Green Water Credits bridge the incentive gap: Quite small, regular payments by downstream water users enable farmers to adopt sustainable management of land and water; at the same time, they combat rural poverty by diversifying income. This is a particular case of Payments for Environmental Services.
How are Green Water Management and Green Water Credits different from soil and water conservation as it has been practised for half a century? Generations of effort in soil and water conservation has made no appreciable difference to the degradation of land and water resources in most parts of the world because:
• It was never financially viable
• Soil conservation has been handled by agricultural extension services, in isolation from water policy; it was seen as a benefit to farmers
• Water management has been undertaken in isolation from land management by engineers and public utilities, concentrating on the very limited, easily-abstracted stream flow and groundwater- blue water
• Green Water Management deals with water at source and flowing through the landscape; with rainfall; with green and blue water together
• Green Water Credits is a financial mechanism in which the downstream users strike a deal with upstream land and water managers to maintain the resource and mitigate floods and droughts. Correcting the present market failure makes best practice financially viable. It also is the most practicable adaptation to climate change.
Operational steps
• Assess existing land and water rights and competing claims on the water resource.

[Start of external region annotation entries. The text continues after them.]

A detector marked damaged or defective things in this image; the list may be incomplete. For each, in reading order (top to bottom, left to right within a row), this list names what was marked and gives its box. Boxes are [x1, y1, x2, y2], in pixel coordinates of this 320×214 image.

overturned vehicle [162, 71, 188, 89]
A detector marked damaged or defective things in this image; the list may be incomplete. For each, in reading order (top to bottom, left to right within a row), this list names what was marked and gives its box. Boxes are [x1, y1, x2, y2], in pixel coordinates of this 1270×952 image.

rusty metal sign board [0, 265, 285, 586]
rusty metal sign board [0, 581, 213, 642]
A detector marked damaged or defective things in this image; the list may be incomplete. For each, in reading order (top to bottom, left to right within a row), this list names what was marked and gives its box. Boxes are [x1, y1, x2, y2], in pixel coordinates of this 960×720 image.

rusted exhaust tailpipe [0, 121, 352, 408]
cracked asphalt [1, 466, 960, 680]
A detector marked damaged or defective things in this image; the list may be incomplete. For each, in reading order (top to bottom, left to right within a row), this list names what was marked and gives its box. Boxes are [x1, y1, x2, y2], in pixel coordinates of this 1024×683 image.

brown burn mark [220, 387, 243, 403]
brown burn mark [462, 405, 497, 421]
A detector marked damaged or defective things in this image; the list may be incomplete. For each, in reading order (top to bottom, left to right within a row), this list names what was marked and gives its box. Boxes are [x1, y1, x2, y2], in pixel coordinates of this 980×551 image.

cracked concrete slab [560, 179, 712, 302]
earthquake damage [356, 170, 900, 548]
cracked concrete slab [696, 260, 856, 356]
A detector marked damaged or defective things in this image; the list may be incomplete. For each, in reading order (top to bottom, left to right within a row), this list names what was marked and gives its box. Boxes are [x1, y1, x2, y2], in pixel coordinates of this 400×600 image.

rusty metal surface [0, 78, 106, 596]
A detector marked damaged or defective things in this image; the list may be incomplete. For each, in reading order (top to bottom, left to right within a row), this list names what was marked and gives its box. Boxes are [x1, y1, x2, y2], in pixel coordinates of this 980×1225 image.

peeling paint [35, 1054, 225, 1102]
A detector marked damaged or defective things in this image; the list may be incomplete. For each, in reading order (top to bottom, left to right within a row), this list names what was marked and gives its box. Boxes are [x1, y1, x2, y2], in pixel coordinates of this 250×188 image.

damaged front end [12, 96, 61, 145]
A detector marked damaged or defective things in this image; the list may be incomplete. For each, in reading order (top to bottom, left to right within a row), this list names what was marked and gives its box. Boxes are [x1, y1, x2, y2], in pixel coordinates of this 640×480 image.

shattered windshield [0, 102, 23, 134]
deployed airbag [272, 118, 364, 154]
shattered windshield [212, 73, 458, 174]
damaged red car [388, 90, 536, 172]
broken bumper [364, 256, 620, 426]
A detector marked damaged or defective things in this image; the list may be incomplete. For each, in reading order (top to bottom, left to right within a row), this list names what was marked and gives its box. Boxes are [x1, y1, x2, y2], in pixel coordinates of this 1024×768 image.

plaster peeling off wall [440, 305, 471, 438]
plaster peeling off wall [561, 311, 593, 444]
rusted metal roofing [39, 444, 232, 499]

• Assess the water resource, its value in all its competing uses, the costs of mismanagement, the extent to which green water management can optimize the resource, and the costs of this management.
• Establish a platform for negotiation between interested parties; ensure that each is well informed; seek optimum allocation; agree on a fair price
• Establish a mechanism for collection and payment of credits, verification of claims, and settlement of disputes. Payments may be financed by a mix of water users and public utilities, insurers, and general taxation.
Potential ways to monetize water credits:
Sell them to water utilities. Water utilities can use water credits to offset their water usage requirements, which can help them reduce their costs. Utilities may be willing to pay a premium for water credits from credible sources.
Use them to purchase goods or services. Some businesses and organizations may be willing to accept water credits as payment for goods or services. This could be a way to earn money from water credits without having to sell them to a water utility.
Use them to offset taxes. In some jurisdictions, water credits may be eligible for tax credits or deductions. This could provide another way to save money on taxes.
Use them to invest in renewable energy projects. Some companies are developing projects that use water credits to finance renewable energy projects. This could be a way to support renewable energy while also monetizing water credits.
The specific opportunities for monetizing water credits will vary depending on the location and market conditions. However, the potential is there to generate revenue from these valuable assets.